Anyway, I enjoyed my time there. They had to get going, so I just had a brief chat and quick look around: in addition to the grapes (of which I want to re-mention the native dorona), there were also plums and flowers. The covered area with the canteens was, as it should be, dark and humid, with lots of barrels, carboys and bottles. Random objects like straw hats, drawings, bags and more looked as testimonies of the presence of the workers, adding a feel of 'life' and 'humanity' to the place. After a while I left. I didn't have the time to stop and help and didn't want to disturb, so once left the vines, I had a walk in the cemetery and visited my grandparents. Overall, a lovely morning with wonderful people.
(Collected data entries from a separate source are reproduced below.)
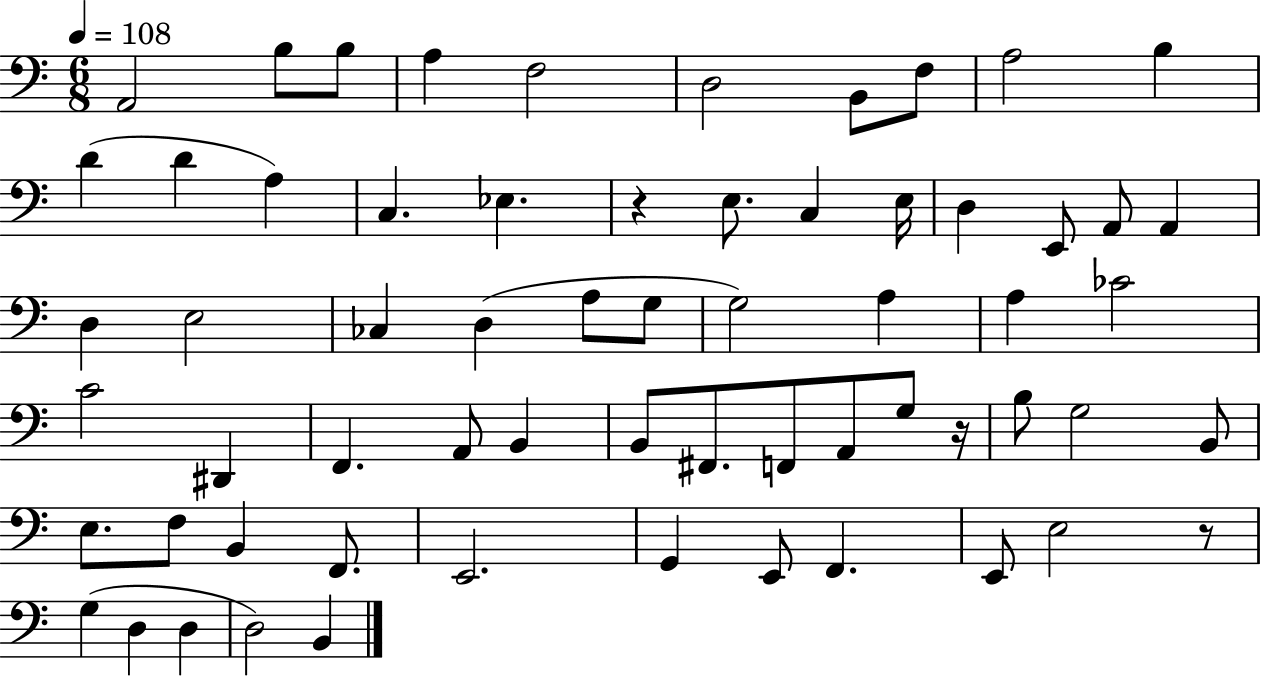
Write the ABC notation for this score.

X:1
T:Untitled
M:6/8
L:1/4
K:C
A,,2 B,/2 B,/2 A, F,2 D,2 B,,/2 F,/2 A,2 B, D D A, C, _E, z E,/2 C, E,/4 D, E,,/2 A,,/2 A,, D, E,2 _C, D, A,/2 G,/2 G,2 A, A, _C2 C2 ^D,, F,, A,,/2 B,, B,,/2 ^F,,/2 F,,/2 A,,/2 G,/2 z/4 B,/2 G,2 B,,/2 E,/2 F,/2 B,, F,,/2 E,,2 G,, E,,/2 F,, E,,/2 E,2 z/2 G, D, D, D,2 B,,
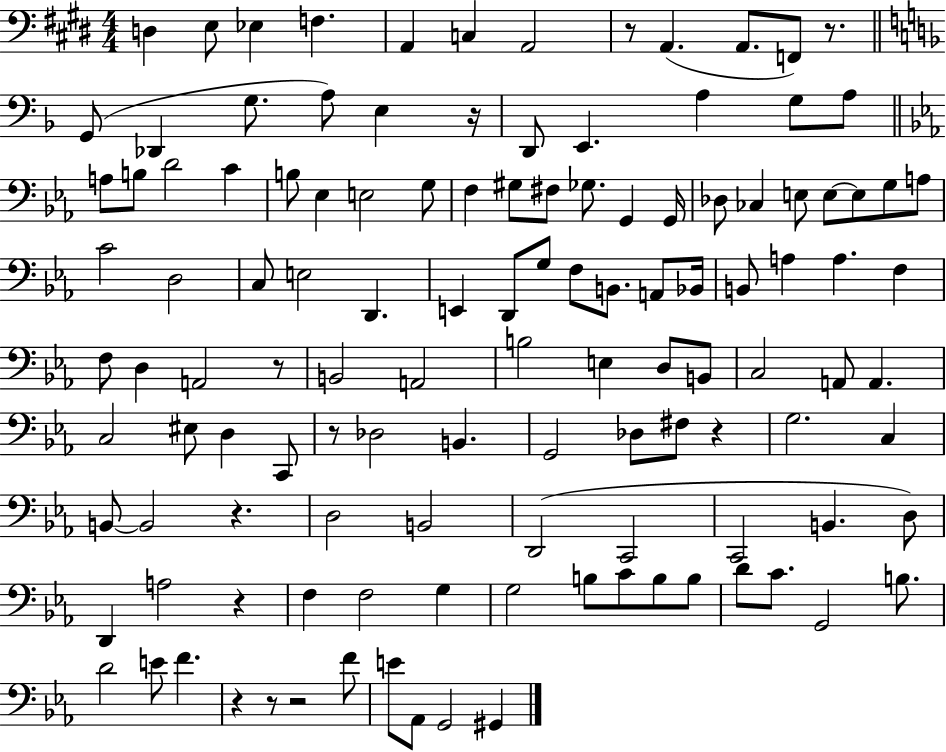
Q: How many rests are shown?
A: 11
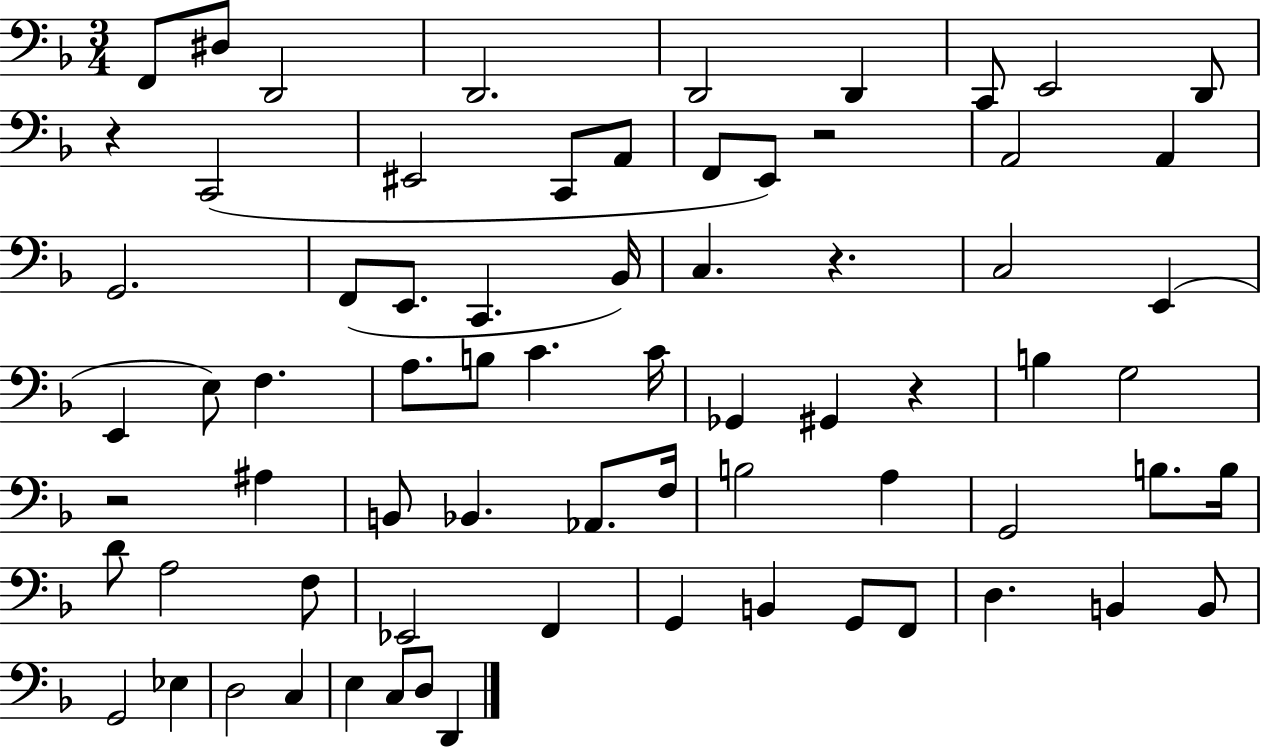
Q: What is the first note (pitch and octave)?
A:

I hope that what I wrote is enough to convince you to try this wine while in Venice! The labels are four: Le Zittelle Fertili (blend of cabernet, merlot and lambrusco), La Tana Sconta (a friulano), Arcangeli Scalzi (moscato) and In Vino Veritas (malvasia, dorona and glera), each very unique and worth at least a sip. In order to taste them, you must participate in one of their events (join their Facebook group for updates) or becoming a member of the association and taking part in the works (for info on how to become a member, send an email through this from).
One of the reasons why Vito likes to be part of this community, is exactly this: not only do we get to drink authentically Venetian wine, we can also support a positive activity for the city. Anyway, to accompany the wine In Vino Veritas, I made two types of crostini: one with chiodini and a chickpea spread, and the other with finferli and mozzarella fior di latte. The chiodini have an earthier taste and combine perfectly with the chickpea spread (a sort of denser hummus, but with no tahini - I use these chickpeas here, the best, trust me), while the milder finferli and the mozzarella, well... mouthwatering!!!! A perfect Venetian style aperitif, let me know what you think and buon appetito!
2 TYPES OF VEGETARIAN CROSTINI WITH MUSHROOMS
Prep. Time: 10'
Cook Time: 10/12'
Yield: about 12 crostini
1 loaf of brown bread
200 gr chiodini mushrooms
200 gr finferli mushrooms
2 cloves of garlic
1 canned organic chickpeas
3 black olives
1 mozzarella fior di latte
rocket salad to garnish (optional)
extra virgin olive oil
1) Wash the mushrooms well, then cook with the same method in two separate pans: heat the pan, pour some oil, add a crushed clove of garlic, the mushrooms, a pinch of salt and let simmer for about 10 minutes.
2) In the meantime, drain the chickpeas and wash well. Put in a steel bowl with the chopped black olives and lots of olive oil, stir and mix with a hand-blender/food processor, until you get a nice soft spread. Keep aside.
3) Open the mozzarella and tear with your hands into small pieces.
4) When the mushrooms are ready, let cool and slice the bread (and toast if you like).
5) Spread the chickpea cream on half of the crostini and tops with the chiodini mushrooms, then place the mozzarella on the other half of your crostini and top with the finferli. Grind some pepper, sprinkle with a little bit of roughly chopped rocket salad and serve.